**Problema proposto:**
Reescreva todas as entradas abaixo substituindo "photograph" por "image", sem alterar mais nada.

------

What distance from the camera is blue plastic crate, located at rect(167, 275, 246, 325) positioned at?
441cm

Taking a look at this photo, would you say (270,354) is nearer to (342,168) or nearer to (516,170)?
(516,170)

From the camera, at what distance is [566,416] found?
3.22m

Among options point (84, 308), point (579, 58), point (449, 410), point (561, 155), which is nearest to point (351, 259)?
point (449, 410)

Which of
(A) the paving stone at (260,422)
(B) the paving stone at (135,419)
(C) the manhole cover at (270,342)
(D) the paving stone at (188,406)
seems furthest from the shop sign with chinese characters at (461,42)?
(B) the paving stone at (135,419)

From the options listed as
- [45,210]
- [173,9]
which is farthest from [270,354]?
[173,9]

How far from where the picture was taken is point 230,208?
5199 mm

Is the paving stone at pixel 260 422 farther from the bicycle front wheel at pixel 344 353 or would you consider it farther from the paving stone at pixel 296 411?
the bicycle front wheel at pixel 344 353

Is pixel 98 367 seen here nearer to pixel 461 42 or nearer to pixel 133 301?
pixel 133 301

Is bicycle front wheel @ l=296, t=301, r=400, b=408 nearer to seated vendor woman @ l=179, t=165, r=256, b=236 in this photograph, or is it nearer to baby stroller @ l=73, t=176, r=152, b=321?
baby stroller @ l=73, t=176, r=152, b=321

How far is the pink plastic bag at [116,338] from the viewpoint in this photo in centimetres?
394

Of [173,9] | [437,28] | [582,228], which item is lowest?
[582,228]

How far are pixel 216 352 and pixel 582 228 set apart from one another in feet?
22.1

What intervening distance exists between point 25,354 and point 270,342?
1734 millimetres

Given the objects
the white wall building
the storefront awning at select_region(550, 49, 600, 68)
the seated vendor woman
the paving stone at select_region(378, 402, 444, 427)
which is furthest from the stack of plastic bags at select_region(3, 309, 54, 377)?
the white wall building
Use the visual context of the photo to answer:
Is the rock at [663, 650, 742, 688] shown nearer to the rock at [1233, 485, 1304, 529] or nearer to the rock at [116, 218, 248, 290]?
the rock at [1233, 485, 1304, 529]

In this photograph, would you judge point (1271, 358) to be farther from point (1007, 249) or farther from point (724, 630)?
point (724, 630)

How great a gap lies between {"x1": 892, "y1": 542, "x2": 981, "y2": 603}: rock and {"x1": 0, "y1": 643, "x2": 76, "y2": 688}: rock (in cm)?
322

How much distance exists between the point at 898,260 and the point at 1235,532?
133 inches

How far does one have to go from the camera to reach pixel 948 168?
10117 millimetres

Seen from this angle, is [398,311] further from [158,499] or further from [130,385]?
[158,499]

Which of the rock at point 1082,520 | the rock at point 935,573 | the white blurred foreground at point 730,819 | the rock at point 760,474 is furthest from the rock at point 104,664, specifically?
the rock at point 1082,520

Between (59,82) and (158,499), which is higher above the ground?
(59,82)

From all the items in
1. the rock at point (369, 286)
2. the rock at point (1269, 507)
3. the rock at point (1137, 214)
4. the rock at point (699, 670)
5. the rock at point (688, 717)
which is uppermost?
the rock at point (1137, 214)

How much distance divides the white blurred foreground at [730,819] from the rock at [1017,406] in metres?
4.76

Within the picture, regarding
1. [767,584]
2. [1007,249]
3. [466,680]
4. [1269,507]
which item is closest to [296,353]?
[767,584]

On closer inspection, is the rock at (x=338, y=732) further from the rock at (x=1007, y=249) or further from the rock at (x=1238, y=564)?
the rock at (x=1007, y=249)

------

**A resposta:**
What distance from the camera is blue plastic crate, located at rect(167, 275, 246, 325) positioned at?
441cm

Taking a look at this photo, would you say (270,354) is nearer to (342,168) or nearer to (516,170)?
(516,170)

From the camera, at what distance is [566,416] found?
3.22m

Among options point (84, 308), point (579, 58), point (449, 410), point (561, 155), which is nearest to point (351, 259)?
point (449, 410)

Which of
(A) the paving stone at (260,422)
(B) the paving stone at (135,419)
(C) the manhole cover at (270,342)
(D) the paving stone at (188,406)
seems furthest from the shop sign with chinese characters at (461,42)?
(B) the paving stone at (135,419)

From the options listed as
- [45,210]
- [173,9]
which is farthest from [270,354]?
[173,9]

How far from where the picture was taken is point 230,208?
5199 mm

Is the paving stone at pixel 260 422 farther from the bicycle front wheel at pixel 344 353 or would you consider it farther from the paving stone at pixel 296 411?
the bicycle front wheel at pixel 344 353

Is pixel 98 367 seen here nearer to pixel 461 42 or nearer to pixel 133 301?
pixel 133 301

Is bicycle front wheel @ l=296, t=301, r=400, b=408 nearer to seated vendor woman @ l=179, t=165, r=256, b=236 in this image, or is it nearer to baby stroller @ l=73, t=176, r=152, b=321?
baby stroller @ l=73, t=176, r=152, b=321

How far is the pink plastic bag at [116,338] from the viewpoint in this photo in centimetres?
394

Of [173,9] | [437,28] | [582,228], which item is lowest?
[582,228]

How far are pixel 216 352 and pixel 582 228 set apart from one another in feet?
22.1

What intervening distance exists between point 25,354 and point 270,342?
1734 millimetres

Given the objects
the white wall building
the storefront awning at select_region(550, 49, 600, 68)
the seated vendor woman
the paving stone at select_region(378, 402, 444, 427)
which is furthest from the stack of plastic bags at select_region(3, 309, 54, 377)?
the white wall building
Use the visual context of the photo to answer:
Is the rock at [663, 650, 742, 688] shown nearer to the rock at [1233, 485, 1304, 529] or nearer to the rock at [116, 218, 248, 290]?
the rock at [1233, 485, 1304, 529]

In this image, would you judge point (1271, 358) to be farther from point (1007, 249) or farther from point (724, 630)?
point (724, 630)

How great a gap lies between {"x1": 892, "y1": 542, "x2": 981, "y2": 603}: rock and {"x1": 0, "y1": 643, "x2": 76, "y2": 688}: rock (in cm)?
322

How much distance exists between the point at 898,260 and the point at 1235,532?
133 inches

How far does one have to go from the camera to reach pixel 948 168?
10117 millimetres

Seen from this angle, is [398,311] further from [158,499] or further from [130,385]?
[158,499]

Which of the rock at point 1082,520 | the rock at point 935,573 | the white blurred foreground at point 730,819 | the rock at point 760,474 is furthest from the rock at point 104,664, specifically?
the rock at point 1082,520

Between (59,82) and (158,499), which is higher above the ground?
(59,82)

From all the items in
1. the rock at point (369, 286)
2. the rock at point (1269, 507)
3. the rock at point (1137, 214)
4. the rock at point (699, 670)
5. the rock at point (688, 717)
which is uppermost?
the rock at point (1137, 214)

How much distance divides the white blurred foreground at [730,819] from the rock at [1017,406] in metres?
4.76

Within the picture, regarding
1. [767,584]
2. [1007,249]
3. [466,680]
4. [1269,507]
which item is closest to [296,353]?
[767,584]

On closer inspection, is the rock at (x=338, y=732) further from the rock at (x=1007, y=249) or further from the rock at (x=1238, y=564)?
the rock at (x=1007, y=249)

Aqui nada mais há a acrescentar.